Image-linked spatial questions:
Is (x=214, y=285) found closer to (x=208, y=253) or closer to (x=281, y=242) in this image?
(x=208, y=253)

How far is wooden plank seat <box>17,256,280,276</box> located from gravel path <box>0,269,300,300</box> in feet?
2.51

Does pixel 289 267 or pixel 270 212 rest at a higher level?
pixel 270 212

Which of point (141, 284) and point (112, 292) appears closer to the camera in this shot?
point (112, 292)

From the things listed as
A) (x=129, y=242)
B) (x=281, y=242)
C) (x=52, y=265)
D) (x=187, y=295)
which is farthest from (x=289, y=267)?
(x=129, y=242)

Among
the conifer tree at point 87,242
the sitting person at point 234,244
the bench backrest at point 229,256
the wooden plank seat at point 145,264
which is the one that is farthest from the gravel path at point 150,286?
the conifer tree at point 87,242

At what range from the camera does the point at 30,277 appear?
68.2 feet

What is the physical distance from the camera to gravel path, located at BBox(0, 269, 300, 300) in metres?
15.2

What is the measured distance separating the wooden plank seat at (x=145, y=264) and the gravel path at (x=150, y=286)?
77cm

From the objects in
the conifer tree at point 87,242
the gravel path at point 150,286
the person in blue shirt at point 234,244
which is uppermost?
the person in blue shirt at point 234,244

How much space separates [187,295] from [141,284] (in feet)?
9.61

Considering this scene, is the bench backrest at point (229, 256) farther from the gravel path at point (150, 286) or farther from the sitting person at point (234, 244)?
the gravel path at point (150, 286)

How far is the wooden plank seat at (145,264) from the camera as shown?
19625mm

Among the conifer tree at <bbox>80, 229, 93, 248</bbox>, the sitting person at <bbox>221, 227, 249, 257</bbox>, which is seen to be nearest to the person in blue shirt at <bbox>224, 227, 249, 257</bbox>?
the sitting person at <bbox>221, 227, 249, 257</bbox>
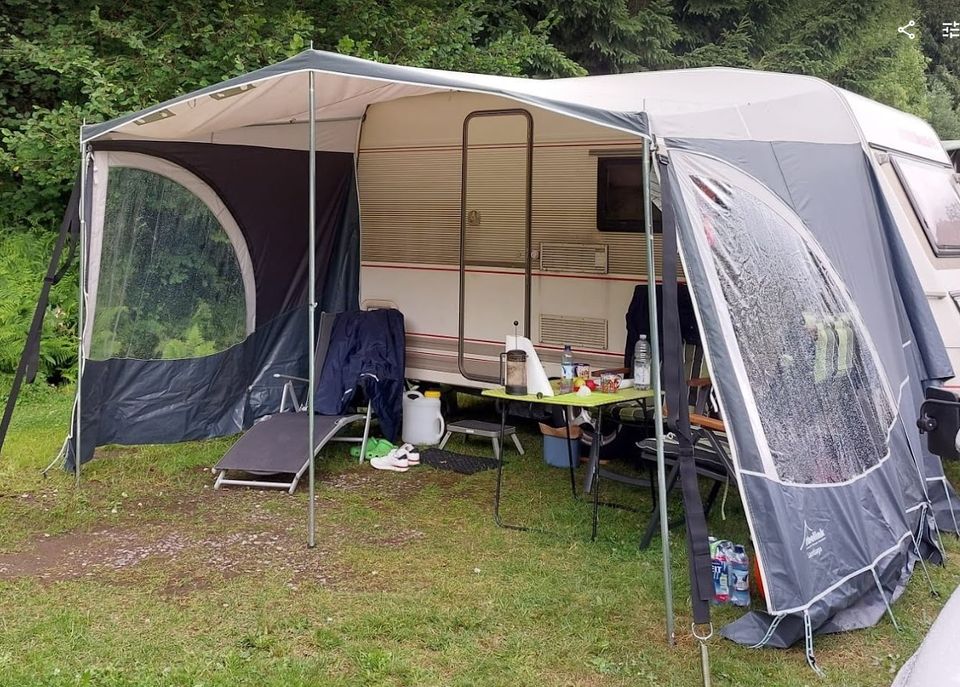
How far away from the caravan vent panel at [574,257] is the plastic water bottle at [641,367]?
969mm

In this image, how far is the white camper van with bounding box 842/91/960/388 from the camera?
5.21 meters

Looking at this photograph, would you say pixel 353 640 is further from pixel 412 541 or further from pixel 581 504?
pixel 581 504

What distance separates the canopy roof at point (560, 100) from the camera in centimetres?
406

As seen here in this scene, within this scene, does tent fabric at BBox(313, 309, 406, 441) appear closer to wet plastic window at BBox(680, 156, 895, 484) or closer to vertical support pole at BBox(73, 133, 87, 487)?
vertical support pole at BBox(73, 133, 87, 487)

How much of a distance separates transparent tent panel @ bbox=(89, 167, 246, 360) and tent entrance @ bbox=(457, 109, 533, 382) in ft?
4.89

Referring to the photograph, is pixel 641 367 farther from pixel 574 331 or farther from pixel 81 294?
pixel 81 294

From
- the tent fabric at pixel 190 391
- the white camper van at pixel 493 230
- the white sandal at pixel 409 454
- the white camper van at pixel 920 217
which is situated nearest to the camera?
the white camper van at pixel 920 217

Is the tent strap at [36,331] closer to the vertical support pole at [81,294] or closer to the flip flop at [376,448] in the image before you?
the vertical support pole at [81,294]

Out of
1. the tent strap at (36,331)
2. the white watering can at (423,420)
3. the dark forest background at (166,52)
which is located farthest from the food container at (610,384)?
the dark forest background at (166,52)

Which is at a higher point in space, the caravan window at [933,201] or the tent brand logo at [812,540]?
the caravan window at [933,201]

- Work to do: Please set down the records word for word, from the line with "As seen here" up to and including the final line of the records.

- Problem solution:
As seen here in this scene, within this scene, does tent fabric at BBox(313, 309, 406, 441) appear closer to wet plastic window at BBox(680, 156, 895, 484) or closer to vertical support pole at BBox(73, 133, 87, 487)?
vertical support pole at BBox(73, 133, 87, 487)

How much of a distance separates transparent tent panel @ bbox=(89, 167, 246, 360) and tent entrance @ bbox=(457, 109, 533, 382) in ft?
4.89

Referring to the photograph, is pixel 641 367 farther from pixel 574 331 or farther from pixel 81 294?
pixel 81 294

From
- the tent fabric at pixel 190 391
- the white camper van at pixel 493 230
- the white sandal at pixel 409 454
- the white camper van at pixel 920 217
which is situated nearest to the camera?
the white camper van at pixel 920 217

Is the tent strap at [36,331] closer to the vertical support pole at [81,294] or closer to the flip flop at [376,448] in the image before you?
the vertical support pole at [81,294]

Out of
1. the tent strap at (36,331)
2. the white watering can at (423,420)
3. the dark forest background at (166,52)
which is located farthest from the food container at (610,384)?
the dark forest background at (166,52)

Which is at a higher point in space, the caravan window at [933,201] or the tent brand logo at [812,540]?
the caravan window at [933,201]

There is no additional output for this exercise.